| PAGE EXTRACT |
_ _ _ _ _

Losing a loved one is unlike any other experience we have as human beings. The acute sense of loss follows us for weeks, months, even years, and can disrupt our lives in so many ways, yet there is no one way to handle the grief. No two people will feel the same way, or deal with the loss the same. There is no given timetable, and perhaps it is this not knowing that makes grief all the more unbearable.
Fortunately, there are some small things you can do to lessen the pain and help yourself heal in a healthy way. Nothing will remove those feelings of grief or sadness; that’s not what healing is about. However, you can learn to overcome the feelings and move on to a better place, one where you can accept and come to terms with your loss and the emotions that come with it.
Here are some of the best ways to do just that.
Don’t push others away
It might be tempting to cut yourself off from others; you might feel exhausted at the mere thought of interacting with people, or you may not want to “burden” them with your feelings. However, grieving all alone can be much harder than when you have a support system around you. If you don’t feel comfortable talking to a friend or family member, consider seeking help from a therapist or counselor who is specially trained in grief and loss. You can also find groups online dedicated to helping those who have just lost a loved one.
Take care of yourself
It can be easy to lose track of your own needs after such a loss, but it’s important to remember that you need adequate rest, food, and exercise to keep going. Set a bedtime every night and stick to it as often as possible, eat lots of leafy green veggies and drink plenty of water, and workout daily. It’s understandable if you feel like you don’t have the energy to exercise, but sometimes pushing yourself just a little to go for a walk or a swim can help you feel better.
Art therapy has been extremely helpful to many people dealing with stress, anxiety, or depression, so get creative and channel your grief through painting, singing, playing music, or writing. Keeping a journal or writing a letter to your loved one can also help you feel a sense of relief and closure.
Be patient with yourself
During the first few weeks after the death of a loved one, you might experience big changes in your emotions; people who are coping with grief often feel anger, sadness, denial, depression, or guilt, or any combination of those feelings, and that is completely normal. Remember that there is no timeline for your grief, no expectations. Allow yourself to feel those emotions and keep in mind that they will eventually lessen.
Turn to the animals
Spending time with a dog, cat, horse, or other calm animal can be immensely helpful to a person who is grieving or dealing with stress. In fact, studies have shown that petting a dog can lower your blood pressure and alter your mood.

_ _ _ _ _

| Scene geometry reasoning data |
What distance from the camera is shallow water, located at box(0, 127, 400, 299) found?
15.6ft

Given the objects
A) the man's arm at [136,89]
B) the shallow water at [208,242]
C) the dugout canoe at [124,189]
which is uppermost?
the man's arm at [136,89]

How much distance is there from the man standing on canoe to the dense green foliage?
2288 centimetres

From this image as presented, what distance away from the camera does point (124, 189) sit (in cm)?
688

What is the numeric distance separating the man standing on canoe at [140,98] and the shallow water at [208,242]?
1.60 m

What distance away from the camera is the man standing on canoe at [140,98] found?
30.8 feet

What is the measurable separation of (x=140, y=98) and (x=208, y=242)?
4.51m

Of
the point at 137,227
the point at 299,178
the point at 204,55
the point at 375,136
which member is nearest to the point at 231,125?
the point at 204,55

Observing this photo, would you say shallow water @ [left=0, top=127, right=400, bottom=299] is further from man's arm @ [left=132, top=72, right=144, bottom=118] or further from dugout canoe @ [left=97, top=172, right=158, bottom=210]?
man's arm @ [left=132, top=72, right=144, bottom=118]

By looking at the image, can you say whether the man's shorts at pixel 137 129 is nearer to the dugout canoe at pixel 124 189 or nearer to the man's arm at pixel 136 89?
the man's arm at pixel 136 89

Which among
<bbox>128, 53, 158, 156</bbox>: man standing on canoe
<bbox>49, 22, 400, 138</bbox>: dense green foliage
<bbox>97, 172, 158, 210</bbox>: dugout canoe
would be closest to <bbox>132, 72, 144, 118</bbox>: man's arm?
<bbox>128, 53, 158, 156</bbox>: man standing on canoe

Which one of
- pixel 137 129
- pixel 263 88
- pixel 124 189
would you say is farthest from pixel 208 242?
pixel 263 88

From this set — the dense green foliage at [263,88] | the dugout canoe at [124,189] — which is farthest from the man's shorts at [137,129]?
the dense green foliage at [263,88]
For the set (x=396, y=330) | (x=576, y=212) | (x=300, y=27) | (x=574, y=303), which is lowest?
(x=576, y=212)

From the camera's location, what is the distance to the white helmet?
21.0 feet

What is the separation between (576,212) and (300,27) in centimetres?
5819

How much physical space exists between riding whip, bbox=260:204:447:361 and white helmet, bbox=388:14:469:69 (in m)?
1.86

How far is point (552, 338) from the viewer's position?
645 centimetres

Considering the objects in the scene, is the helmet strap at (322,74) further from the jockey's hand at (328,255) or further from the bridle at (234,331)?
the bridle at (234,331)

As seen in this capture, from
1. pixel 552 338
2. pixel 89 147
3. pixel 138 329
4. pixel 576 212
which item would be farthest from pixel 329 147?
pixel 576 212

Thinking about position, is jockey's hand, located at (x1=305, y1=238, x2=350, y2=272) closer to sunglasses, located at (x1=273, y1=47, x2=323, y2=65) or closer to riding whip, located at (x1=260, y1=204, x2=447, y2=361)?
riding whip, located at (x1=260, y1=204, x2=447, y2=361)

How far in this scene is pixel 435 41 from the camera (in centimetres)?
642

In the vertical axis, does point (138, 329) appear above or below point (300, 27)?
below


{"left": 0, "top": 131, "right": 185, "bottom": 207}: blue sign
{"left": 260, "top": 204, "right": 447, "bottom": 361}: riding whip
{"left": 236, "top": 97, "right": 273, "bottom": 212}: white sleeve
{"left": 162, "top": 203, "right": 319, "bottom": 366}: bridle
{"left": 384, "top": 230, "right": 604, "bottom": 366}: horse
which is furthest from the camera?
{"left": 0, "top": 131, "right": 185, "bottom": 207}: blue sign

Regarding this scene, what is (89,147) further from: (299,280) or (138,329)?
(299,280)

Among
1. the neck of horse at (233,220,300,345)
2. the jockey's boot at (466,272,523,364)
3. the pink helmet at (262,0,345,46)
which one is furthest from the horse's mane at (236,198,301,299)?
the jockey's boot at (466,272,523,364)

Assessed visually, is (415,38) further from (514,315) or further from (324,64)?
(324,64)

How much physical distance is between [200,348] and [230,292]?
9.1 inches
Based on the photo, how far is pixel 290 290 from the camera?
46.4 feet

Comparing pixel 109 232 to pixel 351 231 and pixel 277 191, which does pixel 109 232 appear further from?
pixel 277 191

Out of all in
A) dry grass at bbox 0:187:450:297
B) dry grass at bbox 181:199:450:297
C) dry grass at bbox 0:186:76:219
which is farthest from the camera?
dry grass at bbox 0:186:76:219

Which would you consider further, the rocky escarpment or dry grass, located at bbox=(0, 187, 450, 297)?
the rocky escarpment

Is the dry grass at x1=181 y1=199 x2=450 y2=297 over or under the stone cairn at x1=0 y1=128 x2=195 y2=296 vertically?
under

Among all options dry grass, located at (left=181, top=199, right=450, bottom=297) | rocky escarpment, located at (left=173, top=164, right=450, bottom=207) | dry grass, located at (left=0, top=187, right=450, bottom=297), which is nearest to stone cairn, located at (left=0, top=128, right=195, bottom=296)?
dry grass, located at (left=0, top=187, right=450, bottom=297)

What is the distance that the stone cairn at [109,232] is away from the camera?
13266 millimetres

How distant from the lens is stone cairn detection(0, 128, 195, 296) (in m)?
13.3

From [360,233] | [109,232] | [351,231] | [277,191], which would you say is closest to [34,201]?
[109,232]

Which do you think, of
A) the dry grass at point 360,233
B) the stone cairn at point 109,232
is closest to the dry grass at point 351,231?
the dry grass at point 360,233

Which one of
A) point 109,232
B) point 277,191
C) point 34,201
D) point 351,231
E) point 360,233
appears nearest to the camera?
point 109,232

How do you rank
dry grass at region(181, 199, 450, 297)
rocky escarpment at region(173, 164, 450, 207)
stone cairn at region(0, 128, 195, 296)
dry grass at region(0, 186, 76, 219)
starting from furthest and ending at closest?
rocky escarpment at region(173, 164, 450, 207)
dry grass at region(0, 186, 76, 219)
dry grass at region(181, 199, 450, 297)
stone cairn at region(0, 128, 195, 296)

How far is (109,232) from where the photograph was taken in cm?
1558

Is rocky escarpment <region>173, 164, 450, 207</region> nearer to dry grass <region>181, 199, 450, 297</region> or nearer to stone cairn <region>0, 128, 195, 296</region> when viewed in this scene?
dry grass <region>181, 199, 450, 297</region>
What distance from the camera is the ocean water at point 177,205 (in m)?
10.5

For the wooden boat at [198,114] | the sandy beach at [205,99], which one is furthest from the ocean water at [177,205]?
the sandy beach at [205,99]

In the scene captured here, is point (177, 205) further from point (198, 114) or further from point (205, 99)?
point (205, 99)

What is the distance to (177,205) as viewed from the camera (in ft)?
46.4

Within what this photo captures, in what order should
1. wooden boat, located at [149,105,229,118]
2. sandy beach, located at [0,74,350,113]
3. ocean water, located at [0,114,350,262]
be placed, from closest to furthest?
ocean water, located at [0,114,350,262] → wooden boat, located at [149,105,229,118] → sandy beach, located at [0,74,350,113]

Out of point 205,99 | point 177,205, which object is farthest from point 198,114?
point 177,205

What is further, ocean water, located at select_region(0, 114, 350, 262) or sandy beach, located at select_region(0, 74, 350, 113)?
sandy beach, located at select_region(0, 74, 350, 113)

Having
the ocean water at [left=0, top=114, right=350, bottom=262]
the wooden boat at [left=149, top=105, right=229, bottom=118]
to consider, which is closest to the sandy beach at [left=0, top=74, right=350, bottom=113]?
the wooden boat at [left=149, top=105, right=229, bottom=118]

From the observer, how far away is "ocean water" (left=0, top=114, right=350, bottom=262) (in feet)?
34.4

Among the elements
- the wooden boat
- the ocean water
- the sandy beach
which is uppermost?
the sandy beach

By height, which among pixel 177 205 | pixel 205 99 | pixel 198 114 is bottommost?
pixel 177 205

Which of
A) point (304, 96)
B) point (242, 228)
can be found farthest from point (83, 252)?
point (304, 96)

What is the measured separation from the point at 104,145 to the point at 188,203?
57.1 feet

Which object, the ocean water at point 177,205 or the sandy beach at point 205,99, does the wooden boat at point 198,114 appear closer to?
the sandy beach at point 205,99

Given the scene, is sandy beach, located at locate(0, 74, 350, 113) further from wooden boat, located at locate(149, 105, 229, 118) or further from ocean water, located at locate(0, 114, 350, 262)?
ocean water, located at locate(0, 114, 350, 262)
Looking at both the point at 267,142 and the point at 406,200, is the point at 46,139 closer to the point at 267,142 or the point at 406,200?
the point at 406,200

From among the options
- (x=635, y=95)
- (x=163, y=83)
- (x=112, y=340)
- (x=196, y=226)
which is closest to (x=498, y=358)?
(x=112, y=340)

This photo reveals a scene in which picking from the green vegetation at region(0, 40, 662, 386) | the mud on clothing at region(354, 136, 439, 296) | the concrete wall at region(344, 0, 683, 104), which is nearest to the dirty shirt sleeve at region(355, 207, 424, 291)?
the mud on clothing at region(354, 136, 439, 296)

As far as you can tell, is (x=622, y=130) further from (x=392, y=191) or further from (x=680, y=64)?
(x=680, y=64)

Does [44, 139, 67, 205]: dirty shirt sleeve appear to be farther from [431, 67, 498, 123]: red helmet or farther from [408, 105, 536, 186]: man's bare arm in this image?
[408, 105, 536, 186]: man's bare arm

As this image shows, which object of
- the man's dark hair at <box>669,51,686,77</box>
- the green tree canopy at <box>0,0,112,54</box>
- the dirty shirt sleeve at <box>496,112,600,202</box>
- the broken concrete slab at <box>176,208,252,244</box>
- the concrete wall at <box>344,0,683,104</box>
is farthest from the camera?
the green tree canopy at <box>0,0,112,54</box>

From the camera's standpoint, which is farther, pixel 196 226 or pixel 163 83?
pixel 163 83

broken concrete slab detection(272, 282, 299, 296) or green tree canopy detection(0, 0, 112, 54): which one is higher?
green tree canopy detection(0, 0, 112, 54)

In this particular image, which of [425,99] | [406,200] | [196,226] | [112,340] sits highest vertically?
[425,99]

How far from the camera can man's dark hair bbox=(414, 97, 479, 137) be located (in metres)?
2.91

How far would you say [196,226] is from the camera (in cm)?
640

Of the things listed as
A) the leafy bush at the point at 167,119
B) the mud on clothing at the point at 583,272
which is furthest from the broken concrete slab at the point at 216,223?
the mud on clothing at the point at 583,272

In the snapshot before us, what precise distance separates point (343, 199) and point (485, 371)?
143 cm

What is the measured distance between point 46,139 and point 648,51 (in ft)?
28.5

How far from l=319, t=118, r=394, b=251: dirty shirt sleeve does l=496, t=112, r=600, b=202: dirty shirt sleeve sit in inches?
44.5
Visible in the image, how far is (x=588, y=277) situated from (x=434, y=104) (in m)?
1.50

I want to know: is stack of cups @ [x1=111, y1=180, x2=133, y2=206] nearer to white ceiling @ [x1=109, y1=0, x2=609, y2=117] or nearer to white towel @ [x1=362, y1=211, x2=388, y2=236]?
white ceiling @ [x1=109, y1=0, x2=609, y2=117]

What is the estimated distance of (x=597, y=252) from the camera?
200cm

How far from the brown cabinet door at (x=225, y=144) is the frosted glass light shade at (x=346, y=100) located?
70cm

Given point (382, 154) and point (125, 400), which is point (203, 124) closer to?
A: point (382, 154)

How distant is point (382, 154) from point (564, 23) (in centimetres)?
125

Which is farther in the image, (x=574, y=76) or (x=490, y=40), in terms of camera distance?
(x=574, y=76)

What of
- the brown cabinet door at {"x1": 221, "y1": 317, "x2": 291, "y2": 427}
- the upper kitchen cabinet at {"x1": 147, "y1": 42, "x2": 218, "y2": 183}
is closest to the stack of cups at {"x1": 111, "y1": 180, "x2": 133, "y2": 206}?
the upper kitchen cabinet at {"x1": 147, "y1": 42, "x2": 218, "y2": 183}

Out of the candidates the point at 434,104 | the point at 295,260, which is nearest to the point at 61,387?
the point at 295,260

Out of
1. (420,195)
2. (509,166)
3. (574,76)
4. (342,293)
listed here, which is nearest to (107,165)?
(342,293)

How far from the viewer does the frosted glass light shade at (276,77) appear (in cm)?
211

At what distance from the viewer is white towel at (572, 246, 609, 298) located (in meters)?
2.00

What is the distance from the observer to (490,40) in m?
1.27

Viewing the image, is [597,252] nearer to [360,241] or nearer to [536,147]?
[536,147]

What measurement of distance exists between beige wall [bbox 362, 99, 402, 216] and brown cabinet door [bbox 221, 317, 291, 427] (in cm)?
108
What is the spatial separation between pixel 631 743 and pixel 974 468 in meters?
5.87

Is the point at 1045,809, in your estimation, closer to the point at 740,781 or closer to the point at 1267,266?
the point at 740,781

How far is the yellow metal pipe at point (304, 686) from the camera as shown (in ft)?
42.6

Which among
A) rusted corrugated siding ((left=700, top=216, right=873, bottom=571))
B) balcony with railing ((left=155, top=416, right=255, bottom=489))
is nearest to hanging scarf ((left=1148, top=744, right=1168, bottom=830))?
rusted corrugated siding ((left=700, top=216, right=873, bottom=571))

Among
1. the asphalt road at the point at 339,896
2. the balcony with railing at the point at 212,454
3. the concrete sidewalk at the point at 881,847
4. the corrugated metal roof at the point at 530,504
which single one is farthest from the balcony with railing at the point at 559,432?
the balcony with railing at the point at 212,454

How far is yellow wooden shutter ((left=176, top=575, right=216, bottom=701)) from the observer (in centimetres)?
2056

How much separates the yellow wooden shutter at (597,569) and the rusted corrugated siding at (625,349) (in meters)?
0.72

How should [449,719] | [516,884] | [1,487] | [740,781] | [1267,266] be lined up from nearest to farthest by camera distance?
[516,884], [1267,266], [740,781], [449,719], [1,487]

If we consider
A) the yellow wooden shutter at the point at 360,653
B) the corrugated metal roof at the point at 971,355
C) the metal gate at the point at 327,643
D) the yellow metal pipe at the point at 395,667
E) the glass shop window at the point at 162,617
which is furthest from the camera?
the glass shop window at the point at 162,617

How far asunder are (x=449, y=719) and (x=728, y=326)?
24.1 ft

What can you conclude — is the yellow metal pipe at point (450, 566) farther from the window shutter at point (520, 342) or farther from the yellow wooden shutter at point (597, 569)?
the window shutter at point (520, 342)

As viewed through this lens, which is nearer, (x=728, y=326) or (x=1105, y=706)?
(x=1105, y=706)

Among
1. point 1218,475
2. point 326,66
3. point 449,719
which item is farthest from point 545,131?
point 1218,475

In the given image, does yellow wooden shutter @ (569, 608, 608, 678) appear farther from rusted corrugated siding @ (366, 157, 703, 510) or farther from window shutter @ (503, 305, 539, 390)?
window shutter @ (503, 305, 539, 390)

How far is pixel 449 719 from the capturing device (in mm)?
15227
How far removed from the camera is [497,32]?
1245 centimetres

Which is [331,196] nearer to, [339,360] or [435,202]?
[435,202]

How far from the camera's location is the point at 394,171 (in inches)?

_ _ _ _ _

| THINGS TO DO |
1 > Answer these questions about the text on coping with grief:
(a) Who does it suggest seeking help from if talking to a friend or family member feels uncomfortable?
(b) Which two activities does it name as a small push toward exercise when energy is low?
(c) According to the studies it cites, what can petting a dog do?
2 > Copy word for word the passage of the text on coping with grief that runs from "Take care of" to "you feel better.".

| RESULTS OF THE EXERCISE |
1 >
(a) A therapist or counselor who is specially trained in grief and loss.
(b) Going for a walk or a swim.
(c) It can lower your blood pressure and alter your mood.

2 >
Take care of yourself
It can be easy to lose track of your own needs after such a loss, but it’s important to remember that you need adequate rest, food, and exercise to keep going. Set a bedtime every night and stick to it as often as possible, eat lots of leafy green veggies and drink plenty of water, and workout daily. It’s understandable if you feel like you don’t have the energy to exercise, but sometimes pushing yourself just a little to go for a walk or a swim can help you feel better.